**EXERCISE AIM**: Please turn the whole listing below into a numbered list, dropping the blank lines and leaving the pictures out.

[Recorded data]
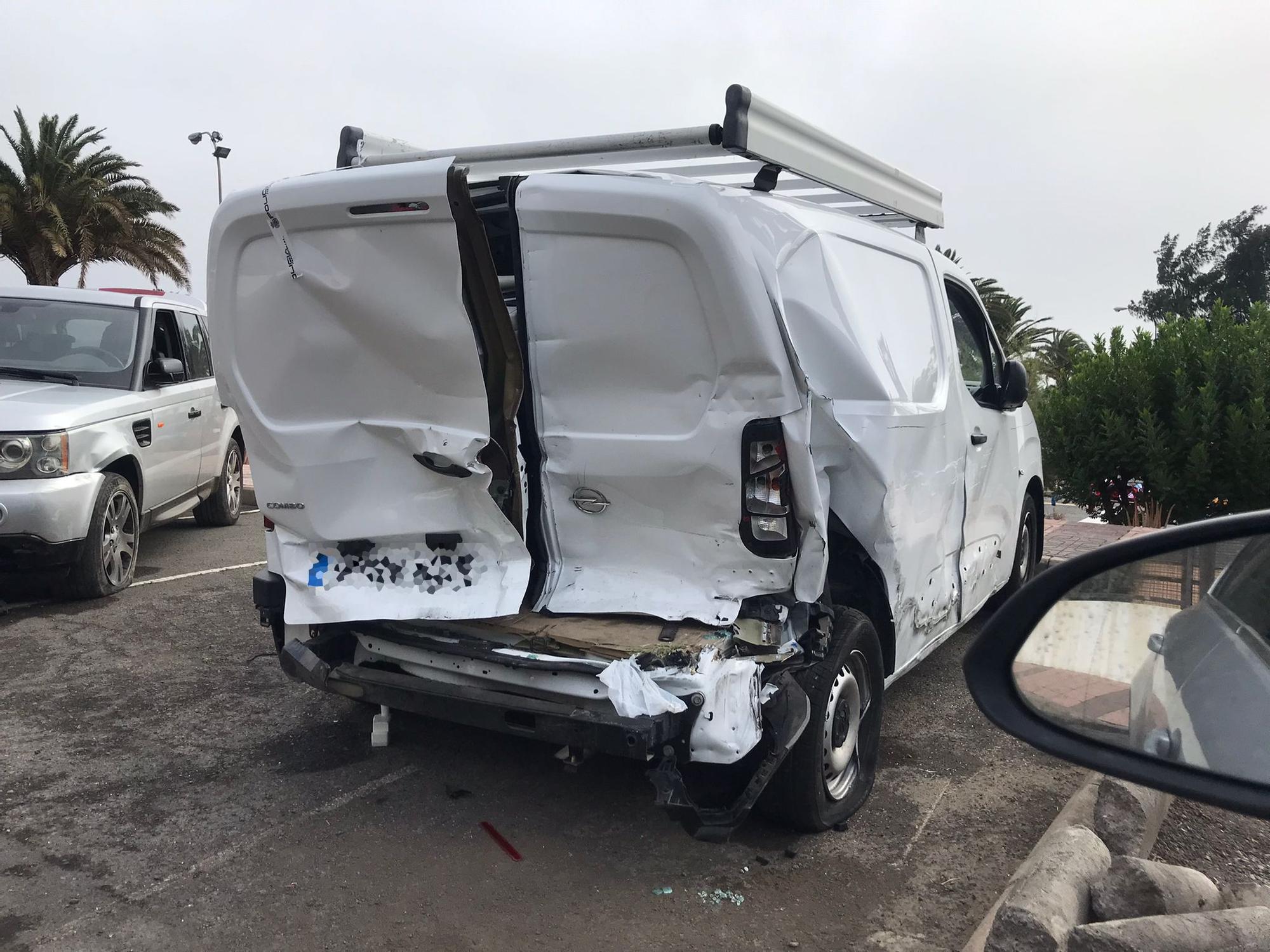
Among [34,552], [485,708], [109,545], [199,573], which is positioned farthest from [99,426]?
[485,708]

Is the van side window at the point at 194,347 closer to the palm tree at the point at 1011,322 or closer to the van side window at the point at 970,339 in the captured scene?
the van side window at the point at 970,339

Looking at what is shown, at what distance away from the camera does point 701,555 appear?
3.54m

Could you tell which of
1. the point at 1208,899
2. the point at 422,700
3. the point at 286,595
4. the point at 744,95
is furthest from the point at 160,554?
the point at 1208,899

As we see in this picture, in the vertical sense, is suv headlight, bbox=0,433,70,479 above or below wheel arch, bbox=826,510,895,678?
below

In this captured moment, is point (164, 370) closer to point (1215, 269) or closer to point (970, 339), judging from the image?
point (970, 339)

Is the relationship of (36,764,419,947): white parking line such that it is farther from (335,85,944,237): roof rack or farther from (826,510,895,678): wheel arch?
(335,85,944,237): roof rack

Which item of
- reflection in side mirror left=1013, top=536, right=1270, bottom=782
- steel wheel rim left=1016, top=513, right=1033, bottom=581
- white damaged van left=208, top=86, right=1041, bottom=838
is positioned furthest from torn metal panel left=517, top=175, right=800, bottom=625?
steel wheel rim left=1016, top=513, right=1033, bottom=581

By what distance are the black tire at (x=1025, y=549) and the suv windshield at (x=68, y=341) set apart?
5973 millimetres

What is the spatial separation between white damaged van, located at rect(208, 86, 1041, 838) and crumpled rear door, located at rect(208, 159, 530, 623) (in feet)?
0.03

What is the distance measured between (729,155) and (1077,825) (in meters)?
2.43

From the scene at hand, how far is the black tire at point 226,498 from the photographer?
9.39 meters

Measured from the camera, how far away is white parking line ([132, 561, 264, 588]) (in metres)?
7.37

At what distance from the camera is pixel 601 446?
356 cm

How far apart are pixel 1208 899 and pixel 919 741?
1942mm
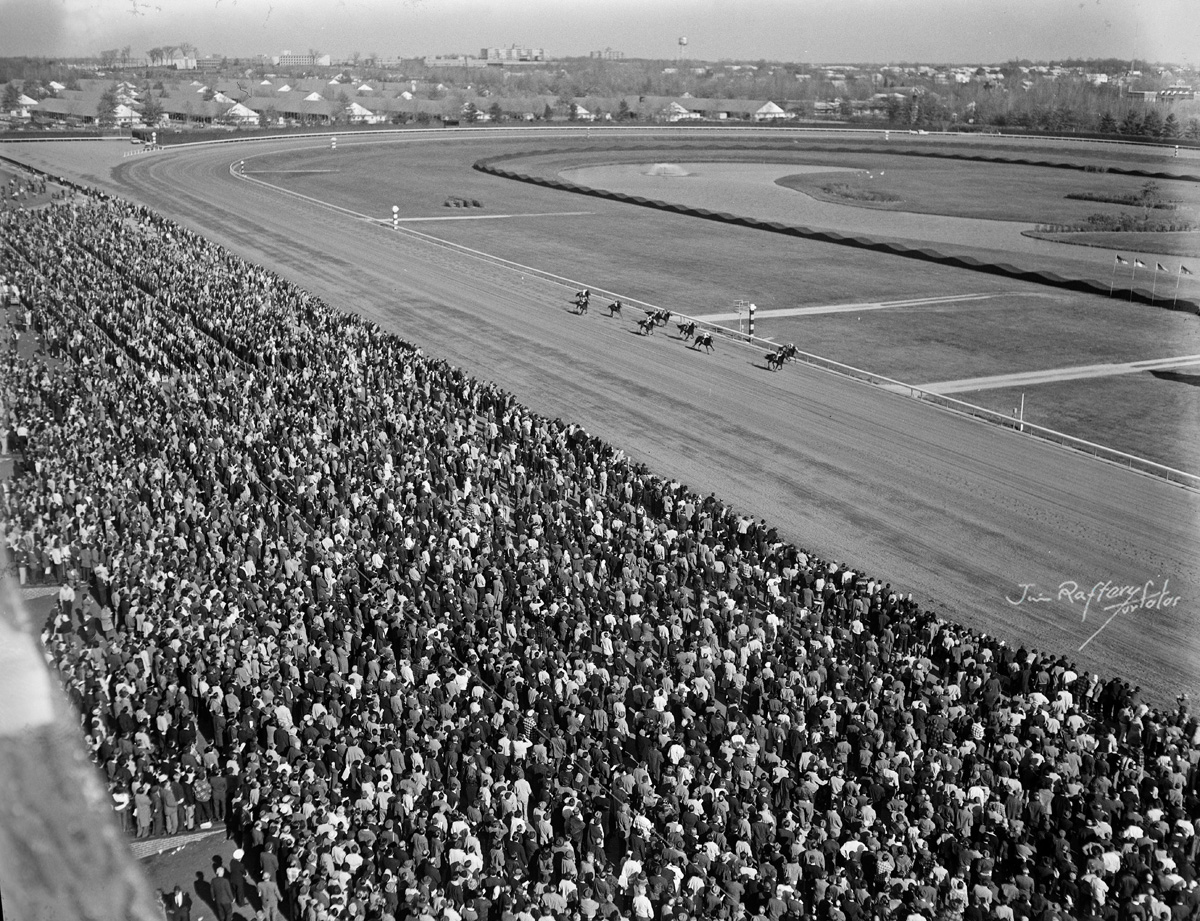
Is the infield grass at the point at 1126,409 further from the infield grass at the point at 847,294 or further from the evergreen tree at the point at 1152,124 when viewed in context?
the evergreen tree at the point at 1152,124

**THE ANSWER**:
1. Among [34,552], [485,708], [109,545], [199,573], which is positioned farthest from [99,426]?
2. [485,708]
3. Is the van side window at the point at 194,347 closer to the palm tree at the point at 1011,322 or closer to the van side window at the point at 970,339 in the captured scene?
4. the van side window at the point at 970,339
5. Looking at what is shown, at what distance away from the camera does point 701,555 appear?
6. 3.54m
7. Could you tell which of
8. 1. the point at 1208,899
9. 2. the point at 422,700
10. 3. the point at 286,595
11. 4. the point at 744,95
12. is furthest from the point at 160,554?
13. the point at 1208,899
14. As we see in this picture, in the vertical sense, is suv headlight, bbox=0,433,70,479 above or below wheel arch, bbox=826,510,895,678?
15. below
16. In this captured moment, is point (164, 370) closer to point (1215, 269) or closer to point (970, 339), judging from the image?
17. point (970, 339)
18. Is the relationship of (36,764,419,947): white parking line such that it is farther from (335,85,944,237): roof rack or farther from (826,510,895,678): wheel arch?
19. (335,85,944,237): roof rack
20. Which item of
21. - reflection in side mirror left=1013, top=536, right=1270, bottom=782
22. - steel wheel rim left=1016, top=513, right=1033, bottom=581
23. - white damaged van left=208, top=86, right=1041, bottom=838
24. is positioned furthest from torn metal panel left=517, top=175, right=800, bottom=625?
25. steel wheel rim left=1016, top=513, right=1033, bottom=581
26. By what distance are the black tire at (x=1025, y=549) and the suv windshield at (x=68, y=341) set apart?
27. 5973 millimetres
28. What is the spatial separation between white damaged van, located at rect(208, 86, 1041, 838) and crumpled rear door, located at rect(208, 159, 530, 623) (in feet)?
29. 0.03
30. What is the distance measured between (729,155) and (1077,825) (in meters)?
31. 2.43
32. From the scene at hand, how far is the black tire at point 226,498 from the photographer?
33. 9.39 meters
34. Measured from the camera, how far away is white parking line ([132, 561, 264, 588]) (in metres)?
35. 7.37
36. At what distance from the camera is pixel 601 446?
37. 356 cm
38. How far apart are pixel 1208 899 and pixel 919 741?
39. 1942mm
40. Is the infield grass at the point at 1126,409 further from the infield grass at the point at 847,294 or further from the evergreen tree at the point at 1152,124 when viewed in context?
41. the evergreen tree at the point at 1152,124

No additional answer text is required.